[Python-ideas] Add OrderedSet now that OrderedDict is in collections

Terry Reedy tjreedy at udel.edu
Fri May 8 20:12:02 CEST 2009


Mart Sõmermaa wrote:
> On Sun, Apr 12, 2009 at 1:22 AM, Mart Sõmermaa <mrts.pydev-Re5JQEeQqe8AvxtiuMwx3w at public.gmane.org> wrote:
>> There was a somewhat ancient discussion on OrderedDict and OrderedSet
>> before: http://mail.python.org/pipermail/python-dev/2005-March/051915.html
>>
>> The resolution seemed to be that neither of them should be in stdlib.
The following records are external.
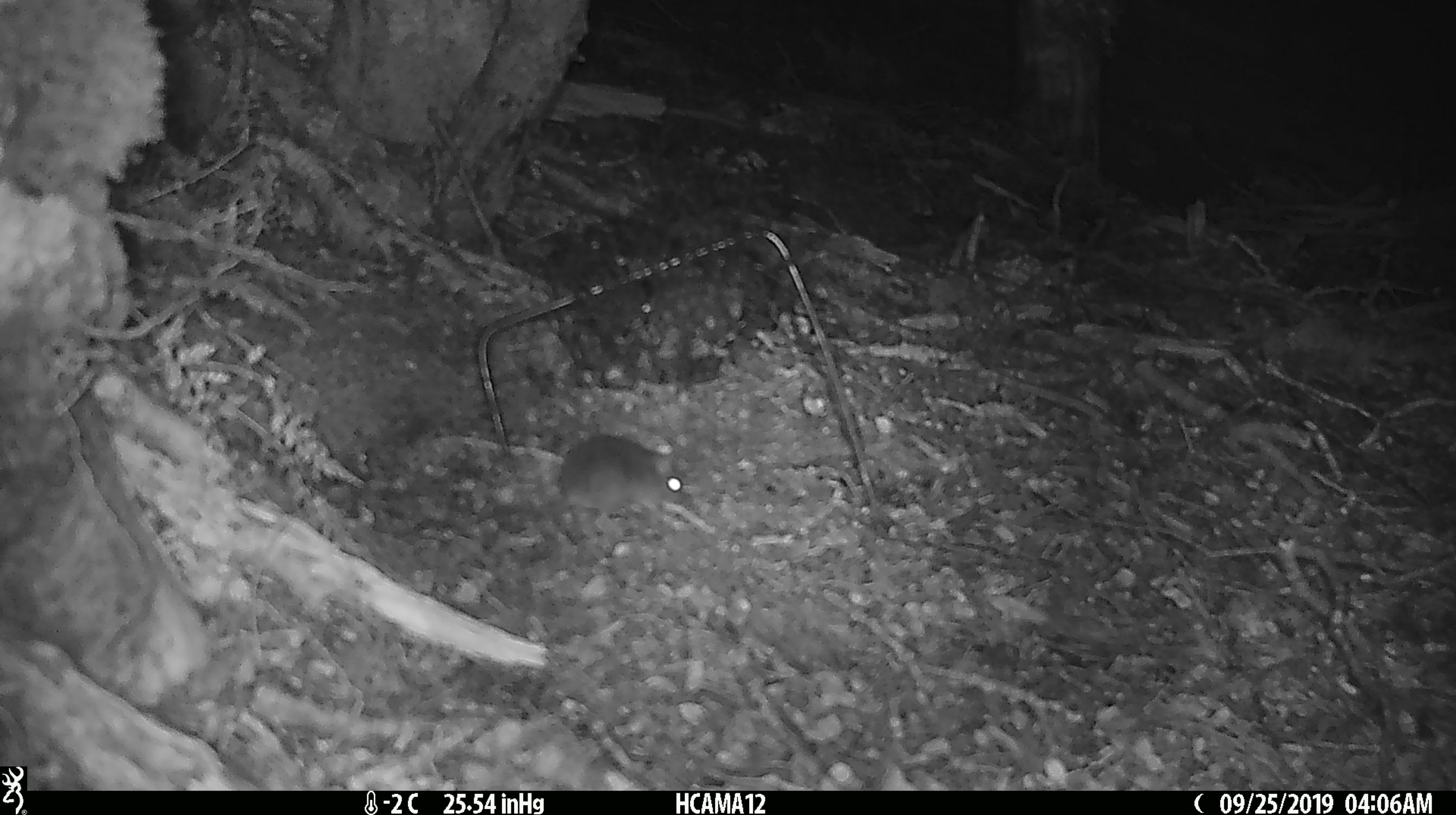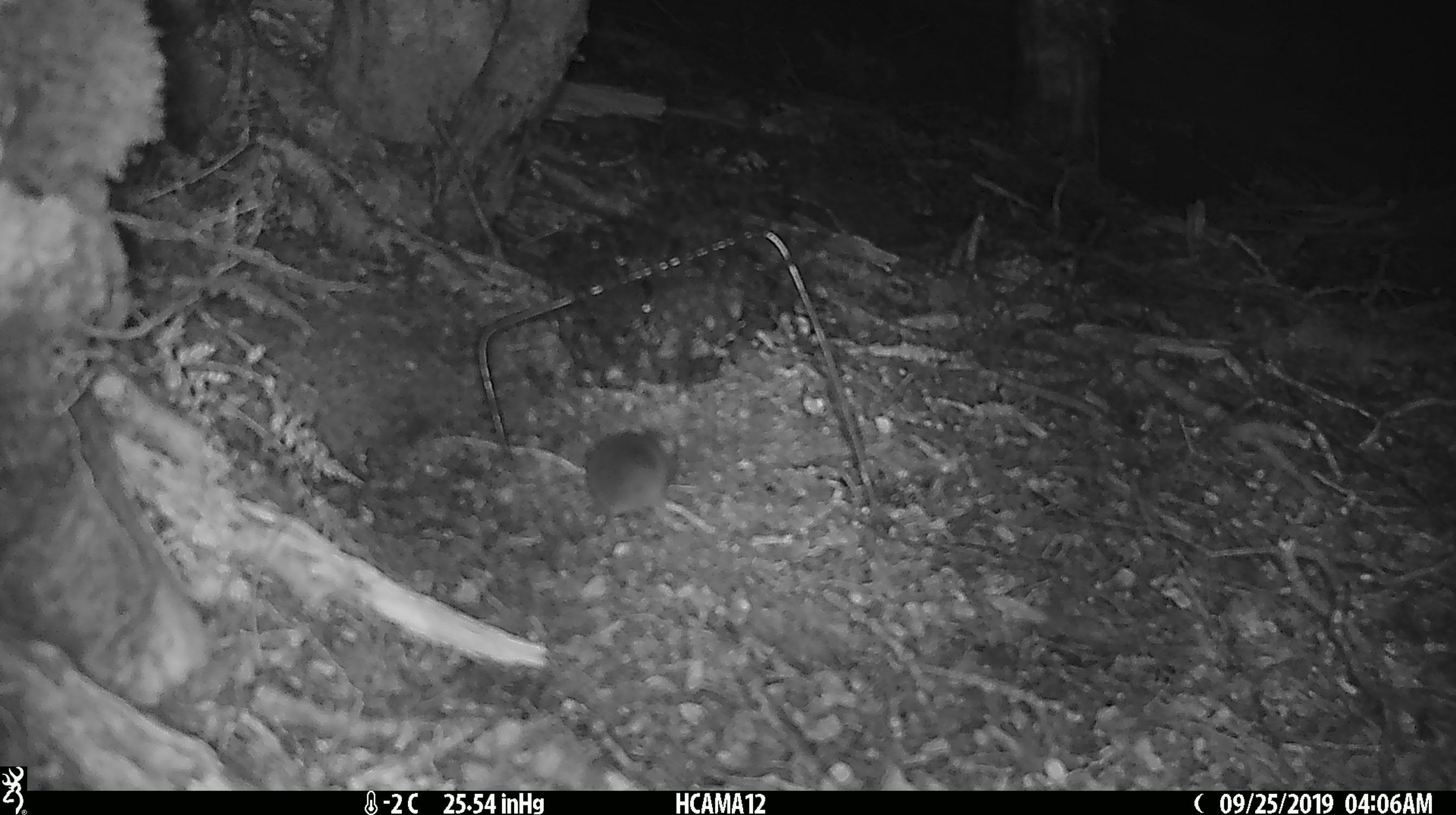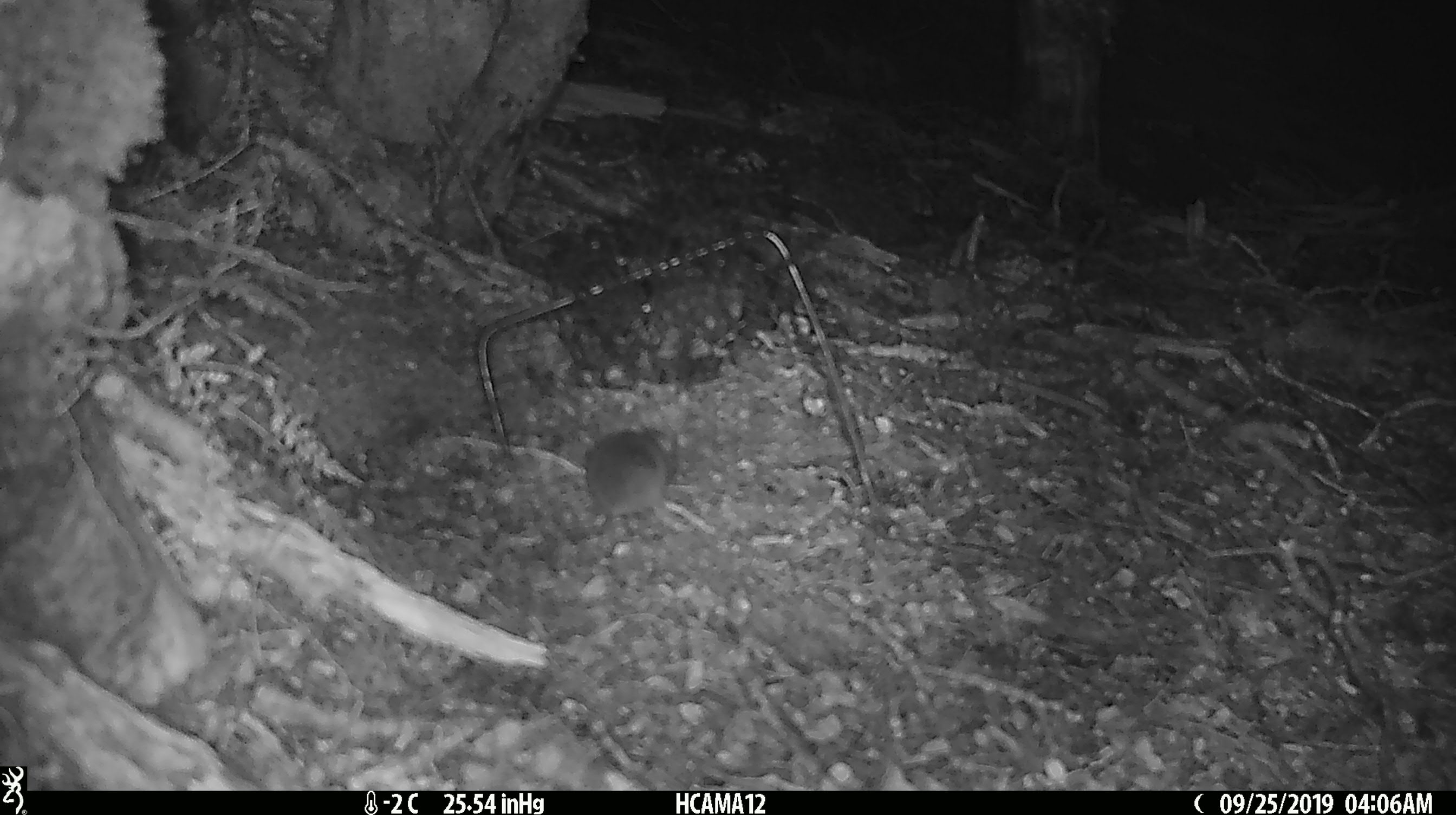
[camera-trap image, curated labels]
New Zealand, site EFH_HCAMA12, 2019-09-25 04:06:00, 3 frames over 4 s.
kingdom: Animalia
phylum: Chordata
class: Mammalia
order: Rodentia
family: Muridae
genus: Mus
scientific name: Mus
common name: mouse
Now
>> that OrderedDict is in and Raymond Hettinger has created a solid OrderedSet
>> implementation: http://code.activestate.com/recipes/576694/ , could the
>> latter also be included in collections?
> 
> So, let's review what we have in terms of data structures:
> 
> Structure 	Stable 	Unique 	Python type
> -------------------------------------------
> Multiset 	no 	no 	-
> Set 		no 	yes 	set
> Map 		no 	yes 	dict
> List 		yes 	no 	list, tuple
> Ordered set 	yes 	yes 	-
> Ordered map 	yes 	yes 	collections.OrderedDict
> 
> where "stable" means that input order is retained.
> 
> As Multiset is arguably quite useless, only Ordered set is missing
> from "total" coverage of data structures. And it is practical as well.
> 
> Am I really the only one who would like to see this in stdlib?

What are the use cases?  An 'ordered set' is basically a list + set.